**Job:** Starting at the line that contains "How far does" and ending with the last line of the items below, give those lines as a numbered list, leaving out any blank lines.

Items from a dataset
__________

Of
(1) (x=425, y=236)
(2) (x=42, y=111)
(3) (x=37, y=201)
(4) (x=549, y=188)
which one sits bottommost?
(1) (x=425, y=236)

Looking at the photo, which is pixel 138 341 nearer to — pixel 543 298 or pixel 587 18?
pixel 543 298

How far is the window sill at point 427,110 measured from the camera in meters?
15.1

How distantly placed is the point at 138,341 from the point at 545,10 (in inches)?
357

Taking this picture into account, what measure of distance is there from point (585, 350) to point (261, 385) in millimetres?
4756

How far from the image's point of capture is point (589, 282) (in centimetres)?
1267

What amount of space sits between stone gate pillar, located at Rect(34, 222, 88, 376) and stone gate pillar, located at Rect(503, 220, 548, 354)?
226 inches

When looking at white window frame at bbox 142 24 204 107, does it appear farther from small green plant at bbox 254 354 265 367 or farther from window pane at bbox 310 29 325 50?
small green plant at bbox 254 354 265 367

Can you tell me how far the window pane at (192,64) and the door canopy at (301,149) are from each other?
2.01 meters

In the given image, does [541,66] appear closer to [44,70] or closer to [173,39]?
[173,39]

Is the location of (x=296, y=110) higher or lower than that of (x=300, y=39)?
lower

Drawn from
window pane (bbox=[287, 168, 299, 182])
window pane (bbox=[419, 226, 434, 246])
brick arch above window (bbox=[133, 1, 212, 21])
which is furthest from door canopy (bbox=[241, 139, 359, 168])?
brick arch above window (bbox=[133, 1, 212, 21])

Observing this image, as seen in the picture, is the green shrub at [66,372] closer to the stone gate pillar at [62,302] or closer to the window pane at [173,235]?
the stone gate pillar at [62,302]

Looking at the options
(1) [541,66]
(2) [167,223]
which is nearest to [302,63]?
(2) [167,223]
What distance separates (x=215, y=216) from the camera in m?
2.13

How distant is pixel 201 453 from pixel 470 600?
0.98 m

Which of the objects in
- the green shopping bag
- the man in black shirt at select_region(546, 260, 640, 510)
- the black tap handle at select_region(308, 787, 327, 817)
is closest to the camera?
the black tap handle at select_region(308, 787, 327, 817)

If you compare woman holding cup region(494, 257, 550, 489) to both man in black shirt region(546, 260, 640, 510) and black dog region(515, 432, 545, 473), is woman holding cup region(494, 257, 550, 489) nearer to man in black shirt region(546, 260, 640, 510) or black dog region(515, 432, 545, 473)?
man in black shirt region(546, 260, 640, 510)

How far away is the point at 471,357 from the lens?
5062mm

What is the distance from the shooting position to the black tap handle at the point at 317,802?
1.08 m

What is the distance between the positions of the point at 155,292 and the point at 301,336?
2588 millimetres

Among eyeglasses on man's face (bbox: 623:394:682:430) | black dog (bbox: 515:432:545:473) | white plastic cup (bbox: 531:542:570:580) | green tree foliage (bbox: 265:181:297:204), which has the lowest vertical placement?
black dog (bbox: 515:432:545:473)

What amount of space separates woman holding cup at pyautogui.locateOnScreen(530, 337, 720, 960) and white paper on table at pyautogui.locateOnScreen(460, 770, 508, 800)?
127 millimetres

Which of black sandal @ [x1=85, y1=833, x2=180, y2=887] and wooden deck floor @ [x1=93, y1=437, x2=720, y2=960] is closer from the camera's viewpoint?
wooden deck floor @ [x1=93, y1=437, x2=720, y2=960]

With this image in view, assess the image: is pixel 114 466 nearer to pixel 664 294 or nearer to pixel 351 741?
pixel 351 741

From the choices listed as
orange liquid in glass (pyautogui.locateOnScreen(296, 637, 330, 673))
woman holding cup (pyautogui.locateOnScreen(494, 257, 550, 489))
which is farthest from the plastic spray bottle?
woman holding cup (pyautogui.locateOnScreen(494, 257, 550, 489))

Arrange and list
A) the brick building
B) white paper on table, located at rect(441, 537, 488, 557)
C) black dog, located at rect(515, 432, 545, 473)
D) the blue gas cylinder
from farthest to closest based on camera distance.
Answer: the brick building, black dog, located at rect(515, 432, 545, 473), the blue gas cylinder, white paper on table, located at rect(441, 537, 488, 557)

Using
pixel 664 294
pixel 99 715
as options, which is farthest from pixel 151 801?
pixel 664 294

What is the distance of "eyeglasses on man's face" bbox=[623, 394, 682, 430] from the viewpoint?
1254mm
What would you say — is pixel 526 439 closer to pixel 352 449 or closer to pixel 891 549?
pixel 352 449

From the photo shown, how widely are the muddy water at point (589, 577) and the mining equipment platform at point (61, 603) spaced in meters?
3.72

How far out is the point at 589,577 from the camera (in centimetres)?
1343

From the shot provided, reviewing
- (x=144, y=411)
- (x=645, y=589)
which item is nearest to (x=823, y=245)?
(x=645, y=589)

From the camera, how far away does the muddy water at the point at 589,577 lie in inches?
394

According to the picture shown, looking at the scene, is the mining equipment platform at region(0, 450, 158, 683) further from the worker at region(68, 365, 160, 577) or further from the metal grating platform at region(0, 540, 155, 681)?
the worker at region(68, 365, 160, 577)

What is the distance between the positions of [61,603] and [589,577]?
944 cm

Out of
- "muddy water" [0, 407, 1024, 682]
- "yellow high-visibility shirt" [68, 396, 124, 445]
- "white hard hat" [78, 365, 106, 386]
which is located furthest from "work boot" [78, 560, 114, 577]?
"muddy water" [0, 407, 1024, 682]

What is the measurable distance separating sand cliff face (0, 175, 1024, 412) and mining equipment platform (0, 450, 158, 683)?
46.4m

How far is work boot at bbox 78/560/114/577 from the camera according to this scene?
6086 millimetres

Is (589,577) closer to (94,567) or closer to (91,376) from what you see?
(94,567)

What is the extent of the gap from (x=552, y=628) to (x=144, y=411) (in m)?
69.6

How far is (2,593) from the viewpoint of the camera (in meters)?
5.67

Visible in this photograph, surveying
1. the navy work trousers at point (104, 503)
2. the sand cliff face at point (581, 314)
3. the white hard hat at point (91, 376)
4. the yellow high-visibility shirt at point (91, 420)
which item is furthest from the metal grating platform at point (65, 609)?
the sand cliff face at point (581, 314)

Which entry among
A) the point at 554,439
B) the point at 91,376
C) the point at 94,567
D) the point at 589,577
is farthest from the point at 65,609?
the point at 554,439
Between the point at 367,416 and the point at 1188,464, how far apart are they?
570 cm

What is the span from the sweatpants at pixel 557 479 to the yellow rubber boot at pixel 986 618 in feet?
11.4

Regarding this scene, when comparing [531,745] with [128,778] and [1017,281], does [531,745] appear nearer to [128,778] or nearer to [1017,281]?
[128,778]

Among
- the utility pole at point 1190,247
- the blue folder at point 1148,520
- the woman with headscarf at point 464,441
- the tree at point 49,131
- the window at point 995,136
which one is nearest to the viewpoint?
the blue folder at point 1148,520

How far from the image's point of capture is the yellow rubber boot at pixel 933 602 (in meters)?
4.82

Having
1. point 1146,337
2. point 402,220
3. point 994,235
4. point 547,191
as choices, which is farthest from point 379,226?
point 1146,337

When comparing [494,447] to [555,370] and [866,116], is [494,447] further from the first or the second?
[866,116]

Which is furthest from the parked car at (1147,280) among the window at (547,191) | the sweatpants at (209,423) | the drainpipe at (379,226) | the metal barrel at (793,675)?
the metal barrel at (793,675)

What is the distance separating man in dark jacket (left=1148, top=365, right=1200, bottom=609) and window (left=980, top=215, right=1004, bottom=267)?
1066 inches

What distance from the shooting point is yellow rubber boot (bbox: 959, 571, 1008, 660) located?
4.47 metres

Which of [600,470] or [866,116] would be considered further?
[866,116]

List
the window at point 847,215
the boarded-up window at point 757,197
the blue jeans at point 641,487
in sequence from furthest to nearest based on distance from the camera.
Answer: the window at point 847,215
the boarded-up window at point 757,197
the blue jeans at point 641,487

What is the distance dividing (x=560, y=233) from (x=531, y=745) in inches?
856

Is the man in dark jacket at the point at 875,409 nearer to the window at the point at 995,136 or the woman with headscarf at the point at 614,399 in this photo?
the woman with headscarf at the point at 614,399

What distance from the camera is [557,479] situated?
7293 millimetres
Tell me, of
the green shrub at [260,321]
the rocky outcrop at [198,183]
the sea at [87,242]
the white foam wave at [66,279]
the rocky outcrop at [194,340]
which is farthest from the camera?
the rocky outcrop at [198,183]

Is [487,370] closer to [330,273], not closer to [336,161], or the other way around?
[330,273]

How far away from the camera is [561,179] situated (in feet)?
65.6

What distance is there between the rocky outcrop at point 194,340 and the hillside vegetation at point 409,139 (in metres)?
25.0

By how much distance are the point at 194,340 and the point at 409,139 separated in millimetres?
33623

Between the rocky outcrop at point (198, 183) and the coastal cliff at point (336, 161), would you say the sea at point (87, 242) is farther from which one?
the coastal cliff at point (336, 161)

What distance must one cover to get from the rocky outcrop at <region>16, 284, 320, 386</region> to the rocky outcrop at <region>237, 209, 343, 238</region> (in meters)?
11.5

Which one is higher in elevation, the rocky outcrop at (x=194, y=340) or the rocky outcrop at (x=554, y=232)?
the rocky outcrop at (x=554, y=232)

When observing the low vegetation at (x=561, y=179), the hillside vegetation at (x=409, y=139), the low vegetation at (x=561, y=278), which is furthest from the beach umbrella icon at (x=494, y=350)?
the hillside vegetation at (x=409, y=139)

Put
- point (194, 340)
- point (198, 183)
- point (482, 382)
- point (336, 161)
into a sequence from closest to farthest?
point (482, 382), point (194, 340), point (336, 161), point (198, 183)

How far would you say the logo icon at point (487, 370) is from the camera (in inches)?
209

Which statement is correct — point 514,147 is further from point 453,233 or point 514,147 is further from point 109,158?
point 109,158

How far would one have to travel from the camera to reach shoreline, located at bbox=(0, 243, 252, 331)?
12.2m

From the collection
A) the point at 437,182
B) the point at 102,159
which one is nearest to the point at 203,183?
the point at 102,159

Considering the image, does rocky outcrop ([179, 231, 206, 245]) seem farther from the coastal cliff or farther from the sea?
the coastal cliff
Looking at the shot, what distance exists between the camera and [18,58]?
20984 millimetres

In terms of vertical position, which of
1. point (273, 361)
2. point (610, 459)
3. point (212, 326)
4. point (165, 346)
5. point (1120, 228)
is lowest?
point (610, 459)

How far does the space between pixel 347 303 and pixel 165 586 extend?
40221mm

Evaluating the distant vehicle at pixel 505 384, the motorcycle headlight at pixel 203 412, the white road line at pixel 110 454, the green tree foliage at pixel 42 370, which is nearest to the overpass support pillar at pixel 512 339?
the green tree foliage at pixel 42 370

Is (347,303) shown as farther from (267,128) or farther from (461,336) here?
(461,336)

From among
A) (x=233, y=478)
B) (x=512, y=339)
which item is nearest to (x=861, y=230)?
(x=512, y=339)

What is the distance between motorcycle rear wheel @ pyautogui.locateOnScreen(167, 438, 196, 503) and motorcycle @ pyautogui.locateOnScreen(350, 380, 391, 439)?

__________

**Answer to the problem:**
1. How far does the space between pixel 347 303 and pixel 165 586 extend?
2. 40221mm
3. Evaluating the distant vehicle at pixel 505 384, the motorcycle headlight at pixel 203 412, the white road line at pixel 110 454, the green tree foliage at pixel 42 370, which is nearest to the overpass support pillar at pixel 512 339?
4. the green tree foliage at pixel 42 370
5. Is (347,303) shown as farther from (267,128) or farther from (461,336) here?
6. (461,336)
7. From among
8. A) (x=233, y=478)
9. B) (x=512, y=339)
10. which item is nearest to (x=861, y=230)?
11. (x=512, y=339)
12. What is the distance between motorcycle rear wheel @ pyautogui.locateOnScreen(167, 438, 196, 503) and motorcycle @ pyautogui.locateOnScreen(350, 380, 391, 439)?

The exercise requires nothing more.